Given problem: Write out all the data again, exactly as it stands.

Dataset items

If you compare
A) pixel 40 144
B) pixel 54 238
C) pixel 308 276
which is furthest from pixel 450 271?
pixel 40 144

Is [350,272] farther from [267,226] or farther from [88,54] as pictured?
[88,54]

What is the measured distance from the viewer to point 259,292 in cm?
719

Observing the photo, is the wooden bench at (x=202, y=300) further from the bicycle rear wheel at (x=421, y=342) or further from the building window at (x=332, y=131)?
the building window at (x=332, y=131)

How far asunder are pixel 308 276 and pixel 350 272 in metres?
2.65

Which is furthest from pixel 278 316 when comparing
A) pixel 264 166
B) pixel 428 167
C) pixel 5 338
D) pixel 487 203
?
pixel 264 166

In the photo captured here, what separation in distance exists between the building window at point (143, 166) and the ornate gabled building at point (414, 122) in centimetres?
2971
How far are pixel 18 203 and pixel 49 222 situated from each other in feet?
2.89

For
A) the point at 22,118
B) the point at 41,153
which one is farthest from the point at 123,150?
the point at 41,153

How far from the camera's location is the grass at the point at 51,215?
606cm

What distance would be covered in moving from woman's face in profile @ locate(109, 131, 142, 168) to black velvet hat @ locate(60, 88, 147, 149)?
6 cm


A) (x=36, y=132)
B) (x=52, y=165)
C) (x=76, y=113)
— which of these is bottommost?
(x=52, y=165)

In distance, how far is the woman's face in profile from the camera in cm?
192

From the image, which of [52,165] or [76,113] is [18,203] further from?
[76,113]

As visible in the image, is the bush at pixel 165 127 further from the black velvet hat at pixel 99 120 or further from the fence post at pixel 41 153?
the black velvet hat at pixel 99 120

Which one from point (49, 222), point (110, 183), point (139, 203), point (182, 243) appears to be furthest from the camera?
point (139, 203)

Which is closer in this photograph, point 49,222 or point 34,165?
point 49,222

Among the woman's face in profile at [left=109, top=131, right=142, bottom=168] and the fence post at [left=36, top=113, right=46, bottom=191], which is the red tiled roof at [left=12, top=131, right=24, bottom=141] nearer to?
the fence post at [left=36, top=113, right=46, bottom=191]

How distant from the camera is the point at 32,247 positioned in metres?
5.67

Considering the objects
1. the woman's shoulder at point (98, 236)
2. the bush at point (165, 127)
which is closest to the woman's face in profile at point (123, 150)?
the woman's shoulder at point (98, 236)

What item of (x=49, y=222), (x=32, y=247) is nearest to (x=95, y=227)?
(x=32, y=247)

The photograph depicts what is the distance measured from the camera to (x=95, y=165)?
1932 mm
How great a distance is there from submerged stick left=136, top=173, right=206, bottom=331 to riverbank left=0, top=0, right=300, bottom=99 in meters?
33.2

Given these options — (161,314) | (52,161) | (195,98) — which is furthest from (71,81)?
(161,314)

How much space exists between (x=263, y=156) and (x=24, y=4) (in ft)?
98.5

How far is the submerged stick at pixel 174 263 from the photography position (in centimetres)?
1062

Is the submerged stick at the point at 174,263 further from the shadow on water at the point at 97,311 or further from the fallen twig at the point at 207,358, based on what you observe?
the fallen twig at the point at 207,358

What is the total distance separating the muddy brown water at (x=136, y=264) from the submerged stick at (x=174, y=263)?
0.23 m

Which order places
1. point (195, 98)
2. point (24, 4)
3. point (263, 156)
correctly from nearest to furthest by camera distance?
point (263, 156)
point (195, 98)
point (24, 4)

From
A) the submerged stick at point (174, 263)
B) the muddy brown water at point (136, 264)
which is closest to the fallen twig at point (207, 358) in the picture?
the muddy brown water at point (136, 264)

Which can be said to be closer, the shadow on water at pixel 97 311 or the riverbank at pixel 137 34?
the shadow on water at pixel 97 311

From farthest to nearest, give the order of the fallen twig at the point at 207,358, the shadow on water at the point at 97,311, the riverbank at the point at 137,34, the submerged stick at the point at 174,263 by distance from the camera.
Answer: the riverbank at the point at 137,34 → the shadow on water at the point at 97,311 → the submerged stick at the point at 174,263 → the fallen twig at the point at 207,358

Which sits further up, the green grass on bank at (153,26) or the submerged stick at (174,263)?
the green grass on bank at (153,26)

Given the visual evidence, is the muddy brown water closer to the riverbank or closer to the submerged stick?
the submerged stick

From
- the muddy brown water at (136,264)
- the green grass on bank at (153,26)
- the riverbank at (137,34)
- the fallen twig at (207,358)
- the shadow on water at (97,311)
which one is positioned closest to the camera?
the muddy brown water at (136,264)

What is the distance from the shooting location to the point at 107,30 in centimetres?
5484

Expected output:
If you compare
A) pixel 40 144
B) pixel 54 238
C) pixel 308 276
which is furthest from pixel 450 271?
pixel 40 144

Is [350,272] farther from [267,226] or farther from [88,54] as pictured?
[88,54]

What is the measured distance from the viewer to point 259,292 in cm?
719

Observing the photo, is the wooden bench at (x=202, y=300) further from the bicycle rear wheel at (x=421, y=342) or further from the building window at (x=332, y=131)?
the building window at (x=332, y=131)

How far asunder are pixel 308 276 and pixel 350 272 in metres?
2.65

Which is furthest from pixel 278 316 when comparing
A) pixel 264 166
B) pixel 428 167
C) pixel 5 338
D) pixel 487 203
?
pixel 264 166

In the photo captured here, what separation in distance exists between the building window at point (143, 166) and the ornate gabled building at point (414, 122) in centimetres?
2971
How far are pixel 18 203 and pixel 49 222 situated from each other in feet?
2.89

For
A) the point at 22,118
B) the point at 41,153
which one is farthest from the point at 123,150?
the point at 41,153

How far from the camera's location is the grass at the point at 51,215?
606cm

What distance would be covered in moving from woman's face in profile @ locate(109, 131, 142, 168) to black velvet hat @ locate(60, 88, 147, 149)?
6 cm


A) (x=36, y=132)
B) (x=52, y=165)
C) (x=76, y=113)
— which of these is bottommost?
(x=52, y=165)

In distance, how far is the woman's face in profile from the camera in cm?
192

From the image, which of [52,165] or [76,113] is [18,203] further from?
[76,113]

As visible in the image, is the bush at pixel 165 127 further from the black velvet hat at pixel 99 120 or further from the fence post at pixel 41 153?
the black velvet hat at pixel 99 120

Which one from point (49, 222), point (110, 183), point (139, 203), point (182, 243) appears to be furthest from the camera?
point (139, 203)

Which is closer in this photograph, point 49,222 or point 34,165?
point 49,222

Among the woman's face in profile at [left=109, top=131, right=142, bottom=168] and the fence post at [left=36, top=113, right=46, bottom=191], which is the red tiled roof at [left=12, top=131, right=24, bottom=141] nearer to?
the fence post at [left=36, top=113, right=46, bottom=191]

How distant from the camera is the point at 32,247 positioned in metres?
5.67

Considering the objects
1. the woman's shoulder at point (98, 236)
2. the bush at point (165, 127)
which is closest to the woman's face in profile at point (123, 150)?
the woman's shoulder at point (98, 236)

What item of (x=49, y=222), (x=32, y=247) is nearest to (x=95, y=227)?
(x=32, y=247)

The photograph depicts what is the distance measured from the camera to (x=95, y=165)?
1932 mm
How great a distance is there from submerged stick left=136, top=173, right=206, bottom=331 to riverbank left=0, top=0, right=300, bottom=99 in meters?
33.2

Given these options — (161,314) | (52,161) | (195,98) — which is furthest from (71,81)?
(161,314)

How much space exists between (x=263, y=156) and (x=24, y=4) (in ft)?
98.5

How far is the submerged stick at pixel 174 263 from the photography position (in centimetres)?
1062

Is the submerged stick at the point at 174,263 further from the shadow on water at the point at 97,311 or further from the fallen twig at the point at 207,358, based on what you observe?
the fallen twig at the point at 207,358

What is the total distance separating the muddy brown water at (x=136, y=264) from the submerged stick at (x=174, y=263)?
0.23 m

Which order places
1. point (195, 98)
2. point (24, 4)
3. point (263, 156)
correctly from nearest to furthest by camera distance?
point (263, 156)
point (195, 98)
point (24, 4)

From
A) the submerged stick at point (174, 263)
B) the muddy brown water at point (136, 264)
which is closest to the fallen twig at point (207, 358) in the picture?
the muddy brown water at point (136, 264)

Which can be said to be closer, the shadow on water at pixel 97 311 or the riverbank at pixel 137 34?
the shadow on water at pixel 97 311

From farthest to nearest, give the order of the fallen twig at the point at 207,358, the shadow on water at the point at 97,311, the riverbank at the point at 137,34, the submerged stick at the point at 174,263 by distance from the camera.
Answer: the riverbank at the point at 137,34 → the shadow on water at the point at 97,311 → the submerged stick at the point at 174,263 → the fallen twig at the point at 207,358

Which sits further up, the green grass on bank at (153,26) or the submerged stick at (174,263)?
the green grass on bank at (153,26)

Given the visual evidence, is the muddy brown water closer to the riverbank or closer to the submerged stick?
the submerged stick

From
- the muddy brown water at (136,264)
- the green grass on bank at (153,26)
- the riverbank at (137,34)
- the fallen twig at (207,358)
- the shadow on water at (97,311)
which one is positioned closest to the camera?
the muddy brown water at (136,264)

What is the distance from the shooting location to the point at 107,30 in centimetres?
5484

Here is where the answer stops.